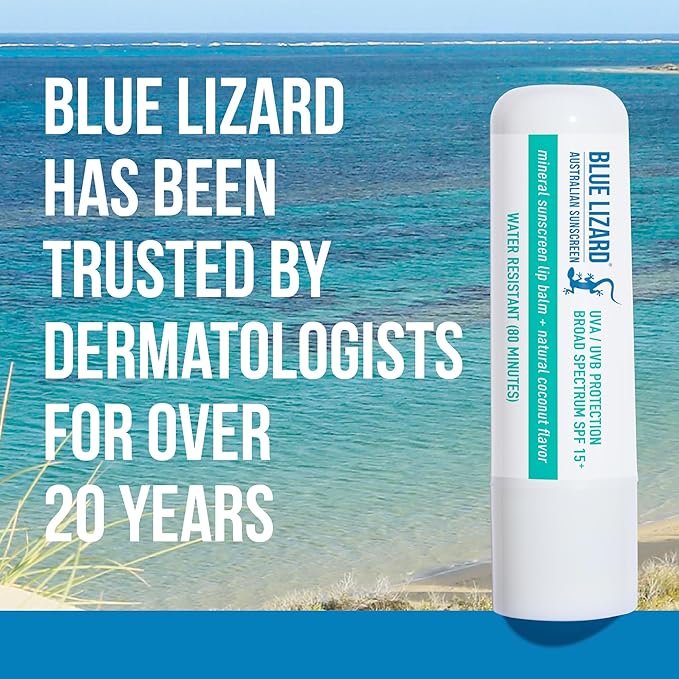 3-Pack Blue Lizard Mineral SPF 15 Lip Balm: Broad Spectrum Sun Protection, Natural Coconut Flavor, 8 Natural Oils, Infused with Australian Kakadu Plum, Rich in Vitamin C, Vegan, Each Tube 0.13 oz.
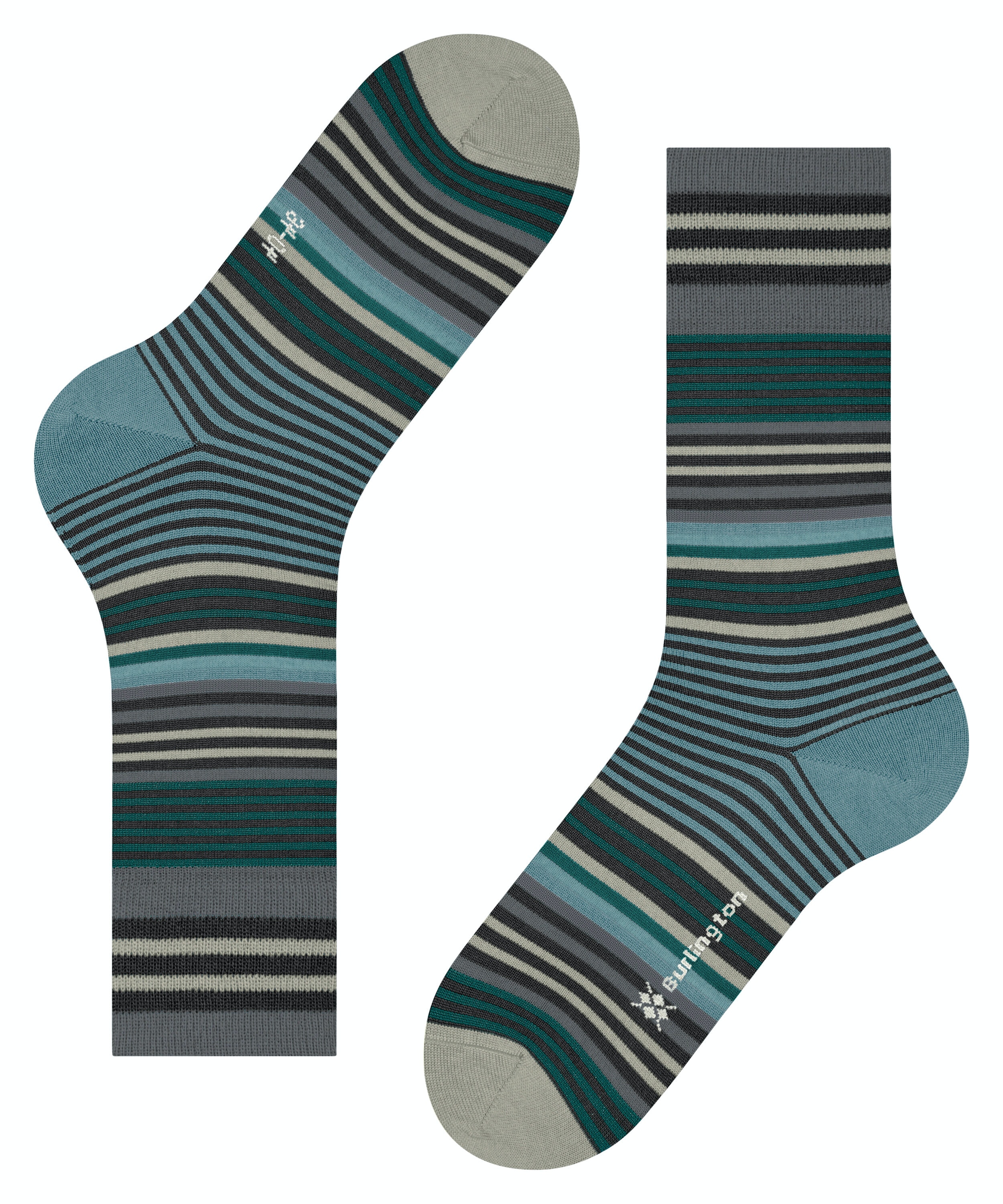 Burlington Stripe herensokken, zwart (black)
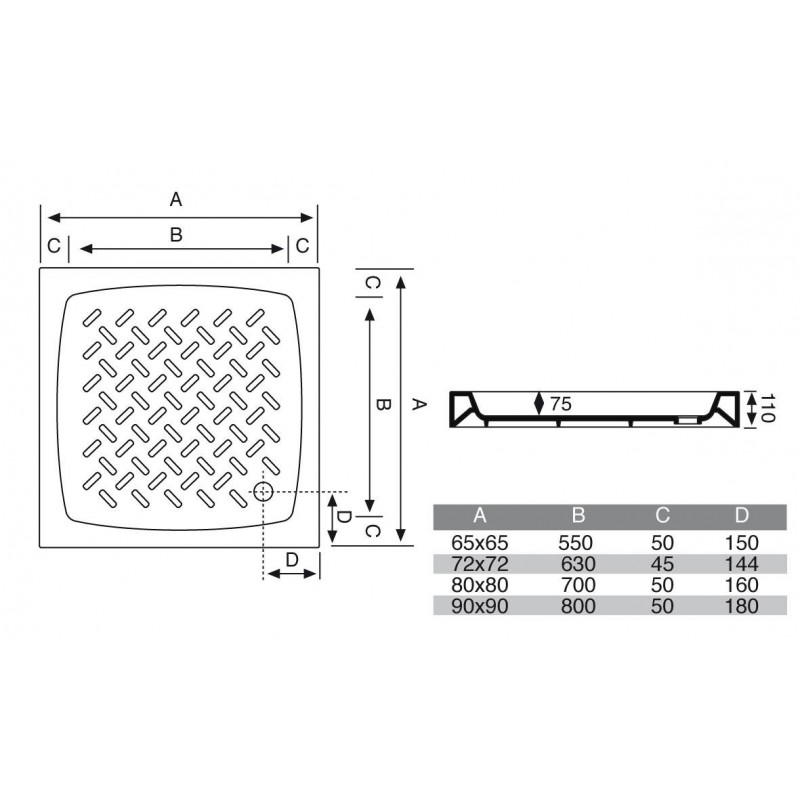 Piatto Doccia Angolare 65x65.Piatto Doccia 65x65 H 11 Cm Quadrato In Porcellana Vendita Online Italiaboxdoccia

········

Instructions to follow → Reproduce the data verbatim and omit each image.

Output of the exercise →
 3-Pack Blue Lizard Mineral SPF 15 Lip Balm: Broad Spectrum Sun Protection, Natural Coconut Flavor, 8 Natural Oils, Infused with Australian Kakadu Plum, Rich in Vitamin C, Vegan, Each Tube 0.13 oz.
 Burlington Stripe herensokken, zwart (black)
 Piatto Doccia Angolare 65x65.Piatto Doccia 65x65 H 11 Cm Quadrato In Porcellana Vendita Online Italiaboxdoccia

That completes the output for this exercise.